Health check
You can check the health of the server by making a request to /healthz
, which
should return a 200 OK response.
Monitoring
For monitoring, ew-manip generates Prometheus
data available at /metrics
.
There are different metrics for the response times for segments for different
media types. All bucket and counter names start with ew_
, or more precisely:
ew_hls_requests_total
ew_hls_request_duration_milliseconds
ew_dash_requests_total
ew_dash_request_duration_milliseconds
Logging
To provide context to each log message, structured logging
is used. Thus
instead of free text log messages without any specific format, the log data is
to some extent divided into fields of name-value pairs, making the logs more
coherent and more suitable for processing by external tools.
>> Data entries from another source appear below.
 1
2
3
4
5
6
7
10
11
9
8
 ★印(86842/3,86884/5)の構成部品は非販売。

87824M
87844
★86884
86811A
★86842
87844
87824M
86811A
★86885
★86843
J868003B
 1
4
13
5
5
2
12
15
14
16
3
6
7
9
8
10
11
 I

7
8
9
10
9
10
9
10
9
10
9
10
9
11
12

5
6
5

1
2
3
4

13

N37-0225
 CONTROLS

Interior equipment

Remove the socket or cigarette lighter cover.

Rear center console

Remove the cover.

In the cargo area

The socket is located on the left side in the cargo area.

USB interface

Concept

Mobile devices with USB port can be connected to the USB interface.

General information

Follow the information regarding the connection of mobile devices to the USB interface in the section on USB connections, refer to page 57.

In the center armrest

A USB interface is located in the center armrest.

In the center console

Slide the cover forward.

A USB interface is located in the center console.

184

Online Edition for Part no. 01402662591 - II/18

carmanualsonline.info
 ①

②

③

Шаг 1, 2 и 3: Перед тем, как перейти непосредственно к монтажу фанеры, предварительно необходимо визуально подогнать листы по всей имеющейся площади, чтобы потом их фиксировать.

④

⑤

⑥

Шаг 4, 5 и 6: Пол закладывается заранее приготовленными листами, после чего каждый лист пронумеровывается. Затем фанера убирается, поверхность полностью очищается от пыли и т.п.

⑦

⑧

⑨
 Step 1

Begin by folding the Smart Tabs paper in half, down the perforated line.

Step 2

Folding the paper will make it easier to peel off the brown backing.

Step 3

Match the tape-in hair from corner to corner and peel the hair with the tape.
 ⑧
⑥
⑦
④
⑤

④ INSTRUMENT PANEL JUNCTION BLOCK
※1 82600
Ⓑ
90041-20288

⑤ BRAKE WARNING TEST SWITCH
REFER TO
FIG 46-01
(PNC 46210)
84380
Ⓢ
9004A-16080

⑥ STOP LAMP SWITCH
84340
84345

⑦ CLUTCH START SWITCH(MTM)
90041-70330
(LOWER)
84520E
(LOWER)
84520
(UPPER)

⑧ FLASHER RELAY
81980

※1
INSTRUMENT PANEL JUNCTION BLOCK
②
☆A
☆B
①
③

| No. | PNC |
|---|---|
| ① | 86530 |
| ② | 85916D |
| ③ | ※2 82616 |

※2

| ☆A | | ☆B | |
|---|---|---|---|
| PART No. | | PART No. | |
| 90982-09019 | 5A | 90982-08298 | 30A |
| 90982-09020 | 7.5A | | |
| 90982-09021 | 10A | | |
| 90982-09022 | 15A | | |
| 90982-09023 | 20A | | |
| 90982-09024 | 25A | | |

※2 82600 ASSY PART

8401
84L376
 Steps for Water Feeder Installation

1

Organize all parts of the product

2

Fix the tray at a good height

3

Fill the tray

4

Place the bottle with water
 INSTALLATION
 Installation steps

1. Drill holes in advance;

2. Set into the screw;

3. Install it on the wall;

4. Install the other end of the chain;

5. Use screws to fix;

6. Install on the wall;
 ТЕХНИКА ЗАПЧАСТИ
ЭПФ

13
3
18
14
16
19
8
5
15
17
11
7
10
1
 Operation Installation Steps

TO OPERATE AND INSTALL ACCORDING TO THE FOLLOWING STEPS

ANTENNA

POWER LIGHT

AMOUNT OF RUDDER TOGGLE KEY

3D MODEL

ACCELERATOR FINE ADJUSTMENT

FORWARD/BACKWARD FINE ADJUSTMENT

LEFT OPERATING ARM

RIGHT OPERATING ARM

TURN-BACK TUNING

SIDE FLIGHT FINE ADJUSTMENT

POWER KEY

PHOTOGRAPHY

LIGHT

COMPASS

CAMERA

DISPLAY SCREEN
Log messages related to a specific HTTP request include the log field named
request_id
which can be used to filter out specific requests.
The log field named topic
is always present and is used to separate different
areas of logging. The current topics are access
, messages
and error
, and
are used to log HTTP access, debug messages and panic stack traces,
respectively.
As a comparison, the topics are similar to having separate files for access logging, debug messages and errors in a conventional file-based logging system.
Log formats
When run from the command line ew-manip
can log in one of the formats
consolepretty
, consolejson
or journald
depending on the value of the
-logformat
parameter. Logging can be disabled by using the value discard
.
$ ew-manip -logformat consolejson
consolepretty
logs to standard output (stdout
) in a human-readable format.
Each log line starts with the date and the log message followed by the context-
dependent log fields:
2022-02-07T11:54:42Z INF Incoming request bytes_out=27592 latency_ms=6.18251 method=GET ...
consolejson
logs to stdout
using a JSON object for each message:
{"level":"info","topic":"access","time":"2022-02-07T12:06:07Z","bytes_out":27592, ...}
When run as a systemd
service, ew-manip
logs directly to journald
using
the logjournald
configuration parameter. When stored in journald
, field
names are upper case whereas the values keep their format. Some examples:
To see entries with the topic access
:
$ journalctl -u ew-manip TOPIC=access -o verbose
To see entries with a specific request ID:
$ journalctl -u ew-manip REQUEST_ID="host/B1Po0eYz1d-000006" -o verbose
To see the call stack in the event of a crash:
$ journalctl -u ew-manip TOPIC=error -o verbose
Using the verbose
output includes all available name-value fields. Without
this only the log message is printed. The field named JSON
contains the
original structured log message as sent by the service. To filter out only
this field --output-fields=JSON
can be used, however this requires a systemd
version of at least 236.
$ journalctl -u ew-manip --output-fields=JSON TOPIC=access
To continuously monitor the service:
$ journalctl -fu ew-manip
Log levels
At startup the log level is set to info
. The log level can be changed at run
time by posting a form-field named level
to the loglevel
endpoint on the
ew-manip
server:
$ curl -F level=debug ew-manip-server:8094/loglevel
The available log levels and how they relate to systemd priority values is listed below:
Log level Systemd priority
trace 7
debug 7
info 6
warn 4
error 3
fatal 2
panic 0
To e.g. see all error and warning messages using journalctl:
$ journalctl -u ew-manip PRIORITY=3 PRIORITY=4
Use a GET request to see the current log level:
$ curl ew-manip-server:8094/loglevel
Messages with higher level than the configured one will not be logged.